Son message est agrémenté de deux photos de l’influenceuse de 27 ans aux près de 5 millions d’abonnés, l’une prise en 2024, sur laquelle Léna Mahfouf porte une robe fendue et aux épaules dénudées ; et une autre prise cette année, avec la fameuse robe, plus ample et couvrante. Une comparaison censée illustrer un soi-disant «entrisme». Sur le plateau de CNews, la formule est reprise par Christine Kelly, qui accuse Léna Situations de «s’habiller à la mode des Frères musulmans».
Rapidement, la polémique enfle. Les fans de l’influenceuse se mobilisent. Le monde politique réagit lui aussi. «Léna Situations choisit sa robe. Vous, vous imposez vos fantasmes sur les musulmans. Le vrai danger pour les libertés, c’est pas la longueur des jupes. C’est la petitesse des esprits», rétorque François Ruffin, député de la Somme. Et d’appeler à ce «que le Président retrouve ses esprits et recadre ses troupes». Manuel Bompard, député LFI, affiche lui aussi son soutien : «Alors non, la robe n’a pas été faite par les Frères Musulmans mais par les Sœurs Olsen.» Nicolas Cadène, ex-rapporteur général de l’Observatoire de la laïcité, dénonce, lui, «une obsession maladive».

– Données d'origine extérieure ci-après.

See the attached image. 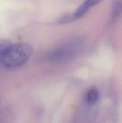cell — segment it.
<instances>
[{
	"instance_id": "1",
	"label": "cell",
	"mask_w": 122,
	"mask_h": 123,
	"mask_svg": "<svg viewBox=\"0 0 122 123\" xmlns=\"http://www.w3.org/2000/svg\"><path fill=\"white\" fill-rule=\"evenodd\" d=\"M33 52V48L28 43L11 44L6 50L1 63L7 68H17L31 58Z\"/></svg>"
},
{
	"instance_id": "6",
	"label": "cell",
	"mask_w": 122,
	"mask_h": 123,
	"mask_svg": "<svg viewBox=\"0 0 122 123\" xmlns=\"http://www.w3.org/2000/svg\"><path fill=\"white\" fill-rule=\"evenodd\" d=\"M11 44V43L8 40H0V63L2 61L6 50Z\"/></svg>"
},
{
	"instance_id": "2",
	"label": "cell",
	"mask_w": 122,
	"mask_h": 123,
	"mask_svg": "<svg viewBox=\"0 0 122 123\" xmlns=\"http://www.w3.org/2000/svg\"><path fill=\"white\" fill-rule=\"evenodd\" d=\"M80 40H70L55 48L50 52L49 58L56 64H66L72 61L77 53Z\"/></svg>"
},
{
	"instance_id": "3",
	"label": "cell",
	"mask_w": 122,
	"mask_h": 123,
	"mask_svg": "<svg viewBox=\"0 0 122 123\" xmlns=\"http://www.w3.org/2000/svg\"><path fill=\"white\" fill-rule=\"evenodd\" d=\"M102 1L103 0H85L71 15H67L62 18L60 20V22H68L81 18L91 8L96 6Z\"/></svg>"
},
{
	"instance_id": "5",
	"label": "cell",
	"mask_w": 122,
	"mask_h": 123,
	"mask_svg": "<svg viewBox=\"0 0 122 123\" xmlns=\"http://www.w3.org/2000/svg\"><path fill=\"white\" fill-rule=\"evenodd\" d=\"M99 97V92L95 88H91L89 90L85 96V100L87 105H93L96 103Z\"/></svg>"
},
{
	"instance_id": "4",
	"label": "cell",
	"mask_w": 122,
	"mask_h": 123,
	"mask_svg": "<svg viewBox=\"0 0 122 123\" xmlns=\"http://www.w3.org/2000/svg\"><path fill=\"white\" fill-rule=\"evenodd\" d=\"M112 18L116 20L122 16V0H113L112 6Z\"/></svg>"
}]
</instances>
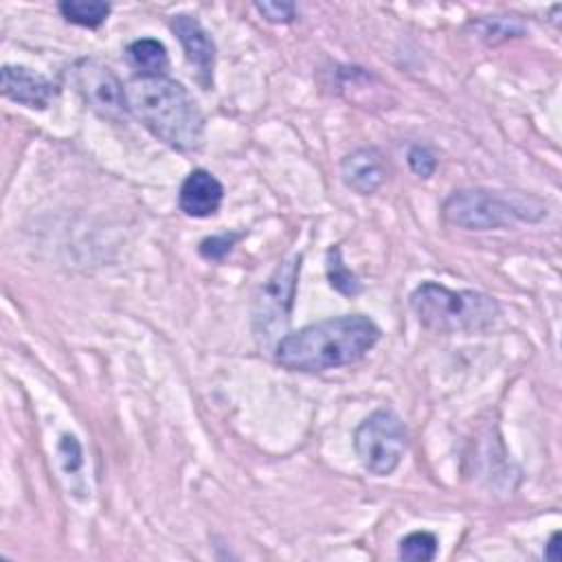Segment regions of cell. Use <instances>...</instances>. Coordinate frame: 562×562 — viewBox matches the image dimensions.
I'll return each instance as SVG.
<instances>
[{"instance_id": "3", "label": "cell", "mask_w": 562, "mask_h": 562, "mask_svg": "<svg viewBox=\"0 0 562 562\" xmlns=\"http://www.w3.org/2000/svg\"><path fill=\"white\" fill-rule=\"evenodd\" d=\"M411 307L426 329L437 334H474L494 325L498 303L476 290H450L424 281L411 292Z\"/></svg>"}, {"instance_id": "15", "label": "cell", "mask_w": 562, "mask_h": 562, "mask_svg": "<svg viewBox=\"0 0 562 562\" xmlns=\"http://www.w3.org/2000/svg\"><path fill=\"white\" fill-rule=\"evenodd\" d=\"M239 239V235L237 233H222V235H213V237H206V239H202L200 241V255L204 257V259H209V261H220V259H224L231 250H233V246H235V241Z\"/></svg>"}, {"instance_id": "17", "label": "cell", "mask_w": 562, "mask_h": 562, "mask_svg": "<svg viewBox=\"0 0 562 562\" xmlns=\"http://www.w3.org/2000/svg\"><path fill=\"white\" fill-rule=\"evenodd\" d=\"M255 9L272 24H288L296 18L294 2H255Z\"/></svg>"}, {"instance_id": "7", "label": "cell", "mask_w": 562, "mask_h": 562, "mask_svg": "<svg viewBox=\"0 0 562 562\" xmlns=\"http://www.w3.org/2000/svg\"><path fill=\"white\" fill-rule=\"evenodd\" d=\"M171 31L182 44V50L189 59V64L195 66L198 81L204 88L213 86V66H215V44L209 31L200 24L198 18L178 13L171 18Z\"/></svg>"}, {"instance_id": "12", "label": "cell", "mask_w": 562, "mask_h": 562, "mask_svg": "<svg viewBox=\"0 0 562 562\" xmlns=\"http://www.w3.org/2000/svg\"><path fill=\"white\" fill-rule=\"evenodd\" d=\"M110 4L101 2V0H64L59 2V13L77 24V26H86V29H97L105 22V18L110 15Z\"/></svg>"}, {"instance_id": "19", "label": "cell", "mask_w": 562, "mask_h": 562, "mask_svg": "<svg viewBox=\"0 0 562 562\" xmlns=\"http://www.w3.org/2000/svg\"><path fill=\"white\" fill-rule=\"evenodd\" d=\"M558 540H560V533L553 531L551 538H549V542H547V547H544V558L551 560V562H558V560H560V553H558L560 544H558Z\"/></svg>"}, {"instance_id": "14", "label": "cell", "mask_w": 562, "mask_h": 562, "mask_svg": "<svg viewBox=\"0 0 562 562\" xmlns=\"http://www.w3.org/2000/svg\"><path fill=\"white\" fill-rule=\"evenodd\" d=\"M397 555L411 562H428L437 555V538L430 531H411L400 540Z\"/></svg>"}, {"instance_id": "6", "label": "cell", "mask_w": 562, "mask_h": 562, "mask_svg": "<svg viewBox=\"0 0 562 562\" xmlns=\"http://www.w3.org/2000/svg\"><path fill=\"white\" fill-rule=\"evenodd\" d=\"M70 81L83 101L103 119L125 121L130 114L127 90L110 66L99 59H79L70 68Z\"/></svg>"}, {"instance_id": "2", "label": "cell", "mask_w": 562, "mask_h": 562, "mask_svg": "<svg viewBox=\"0 0 562 562\" xmlns=\"http://www.w3.org/2000/svg\"><path fill=\"white\" fill-rule=\"evenodd\" d=\"M130 112L162 143L178 151L202 145L204 116L191 92L176 79L138 77L127 88Z\"/></svg>"}, {"instance_id": "11", "label": "cell", "mask_w": 562, "mask_h": 562, "mask_svg": "<svg viewBox=\"0 0 562 562\" xmlns=\"http://www.w3.org/2000/svg\"><path fill=\"white\" fill-rule=\"evenodd\" d=\"M127 64L138 77H162L169 68V55L160 40L140 37L134 40L125 50Z\"/></svg>"}, {"instance_id": "1", "label": "cell", "mask_w": 562, "mask_h": 562, "mask_svg": "<svg viewBox=\"0 0 562 562\" xmlns=\"http://www.w3.org/2000/svg\"><path fill=\"white\" fill-rule=\"evenodd\" d=\"M380 340V327L364 314H342L305 325L277 342L274 360L288 371L321 373L364 358Z\"/></svg>"}, {"instance_id": "13", "label": "cell", "mask_w": 562, "mask_h": 562, "mask_svg": "<svg viewBox=\"0 0 562 562\" xmlns=\"http://www.w3.org/2000/svg\"><path fill=\"white\" fill-rule=\"evenodd\" d=\"M325 263H327L325 268H327L329 285H331L336 292H340V294H345V296H356V294L362 290L358 277L345 266L340 246H331V248L327 250Z\"/></svg>"}, {"instance_id": "8", "label": "cell", "mask_w": 562, "mask_h": 562, "mask_svg": "<svg viewBox=\"0 0 562 562\" xmlns=\"http://www.w3.org/2000/svg\"><path fill=\"white\" fill-rule=\"evenodd\" d=\"M0 90L7 99L33 110H46L57 97V86L50 79L26 66L11 64L2 66Z\"/></svg>"}, {"instance_id": "4", "label": "cell", "mask_w": 562, "mask_h": 562, "mask_svg": "<svg viewBox=\"0 0 562 562\" xmlns=\"http://www.w3.org/2000/svg\"><path fill=\"white\" fill-rule=\"evenodd\" d=\"M441 215L465 231H494L514 222H538L547 215V206L533 195L474 187L452 191L441 206Z\"/></svg>"}, {"instance_id": "9", "label": "cell", "mask_w": 562, "mask_h": 562, "mask_svg": "<svg viewBox=\"0 0 562 562\" xmlns=\"http://www.w3.org/2000/svg\"><path fill=\"white\" fill-rule=\"evenodd\" d=\"M224 200L222 182L206 169H193L180 184L178 204L189 217H209L217 213Z\"/></svg>"}, {"instance_id": "10", "label": "cell", "mask_w": 562, "mask_h": 562, "mask_svg": "<svg viewBox=\"0 0 562 562\" xmlns=\"http://www.w3.org/2000/svg\"><path fill=\"white\" fill-rule=\"evenodd\" d=\"M342 180L360 195L375 193L386 180L384 156L375 147H360L347 154L340 162Z\"/></svg>"}, {"instance_id": "5", "label": "cell", "mask_w": 562, "mask_h": 562, "mask_svg": "<svg viewBox=\"0 0 562 562\" xmlns=\"http://www.w3.org/2000/svg\"><path fill=\"white\" fill-rule=\"evenodd\" d=\"M408 446L406 428L391 408L373 411L353 432V448L362 468L375 476H389L400 465Z\"/></svg>"}, {"instance_id": "16", "label": "cell", "mask_w": 562, "mask_h": 562, "mask_svg": "<svg viewBox=\"0 0 562 562\" xmlns=\"http://www.w3.org/2000/svg\"><path fill=\"white\" fill-rule=\"evenodd\" d=\"M408 167L413 169V173H417L419 178H430L437 171V158L435 154L424 147V145H411L408 154Z\"/></svg>"}, {"instance_id": "18", "label": "cell", "mask_w": 562, "mask_h": 562, "mask_svg": "<svg viewBox=\"0 0 562 562\" xmlns=\"http://www.w3.org/2000/svg\"><path fill=\"white\" fill-rule=\"evenodd\" d=\"M59 459L64 463L66 472H77L81 468V446L72 435H64L59 441Z\"/></svg>"}]
</instances>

Deborah Abisror-De Liem s’enfonce encore, et précise qu’elle ciblait avec son message des «codes vestimentaires», des codes utilisés pour «véhiculer toute une façon de vivre, comme l’était l’abaya».
Mais face au tollé provoqué par son tweet, Deborah Abisror-De Liem finit par présenter, jeudi, ses excuses à la jeune femme. «J’ai voulu aborder la mode du “modest” qui se déploie sur les réseaux sociaux et concerne d’ailleurs différentes religions. Je l’ai fait maladroitement en citant en exemple une personne déjà largement ciblée par le harcèlement en ligne et c’était une erreur», écrit la cadre du parti Renaissance dans un message publié sur X.

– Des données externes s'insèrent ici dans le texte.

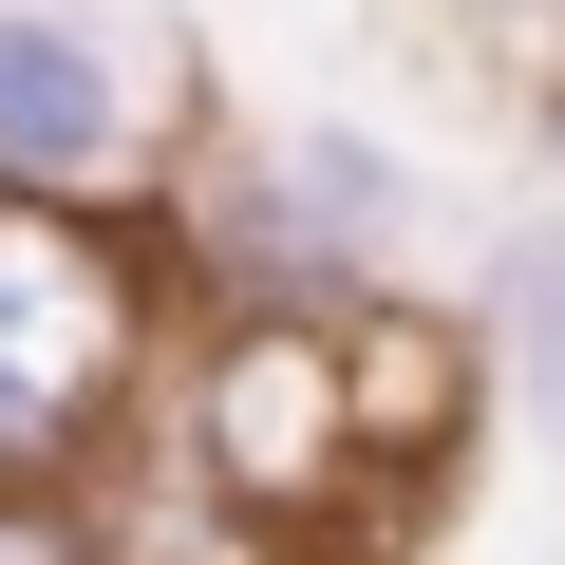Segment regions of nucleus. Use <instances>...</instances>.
<instances>
[{
    "label": "nucleus",
    "mask_w": 565,
    "mask_h": 565,
    "mask_svg": "<svg viewBox=\"0 0 565 565\" xmlns=\"http://www.w3.org/2000/svg\"><path fill=\"white\" fill-rule=\"evenodd\" d=\"M0 565H114V546H95L57 490H0Z\"/></svg>",
    "instance_id": "obj_5"
},
{
    "label": "nucleus",
    "mask_w": 565,
    "mask_h": 565,
    "mask_svg": "<svg viewBox=\"0 0 565 565\" xmlns=\"http://www.w3.org/2000/svg\"><path fill=\"white\" fill-rule=\"evenodd\" d=\"M207 151L170 20H114V0H0V207L39 226H114L170 207V170Z\"/></svg>",
    "instance_id": "obj_1"
},
{
    "label": "nucleus",
    "mask_w": 565,
    "mask_h": 565,
    "mask_svg": "<svg viewBox=\"0 0 565 565\" xmlns=\"http://www.w3.org/2000/svg\"><path fill=\"white\" fill-rule=\"evenodd\" d=\"M151 396V282L132 226H39L0 207V490H57L132 434Z\"/></svg>",
    "instance_id": "obj_2"
},
{
    "label": "nucleus",
    "mask_w": 565,
    "mask_h": 565,
    "mask_svg": "<svg viewBox=\"0 0 565 565\" xmlns=\"http://www.w3.org/2000/svg\"><path fill=\"white\" fill-rule=\"evenodd\" d=\"M471 377L565 452V207L490 226V264H471Z\"/></svg>",
    "instance_id": "obj_4"
},
{
    "label": "nucleus",
    "mask_w": 565,
    "mask_h": 565,
    "mask_svg": "<svg viewBox=\"0 0 565 565\" xmlns=\"http://www.w3.org/2000/svg\"><path fill=\"white\" fill-rule=\"evenodd\" d=\"M471 20H490V39H546V20H565V0H471Z\"/></svg>",
    "instance_id": "obj_6"
},
{
    "label": "nucleus",
    "mask_w": 565,
    "mask_h": 565,
    "mask_svg": "<svg viewBox=\"0 0 565 565\" xmlns=\"http://www.w3.org/2000/svg\"><path fill=\"white\" fill-rule=\"evenodd\" d=\"M170 452H189V490L226 527L282 546L359 471V359H340V321H207L189 340V396H170Z\"/></svg>",
    "instance_id": "obj_3"
}]
</instances>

Jeudi soir, Léna Mahfouf a elle-même fini par prendre la parole sur ses réseaux sociaux. Dans une publication Instagram, la jeune femme, qui était restée silencieuse jusqu’ici, déclare : «Pendant ce Festival de Cannes, j’ai appris que selon certains […] j’avais rejoint les Frères musulmans. Une pensée à nos mères qui ont marché pour que nous puissions CHOISIR nos vêtements. Merci.» L’influenceuse, également femme d’affaires et youtubeuse, ajoute avoir une pensée pour toutes les femmes musulmanes «qui vivent ces jugements au quotidien mais sans le soutien d’Internet pour les défendre».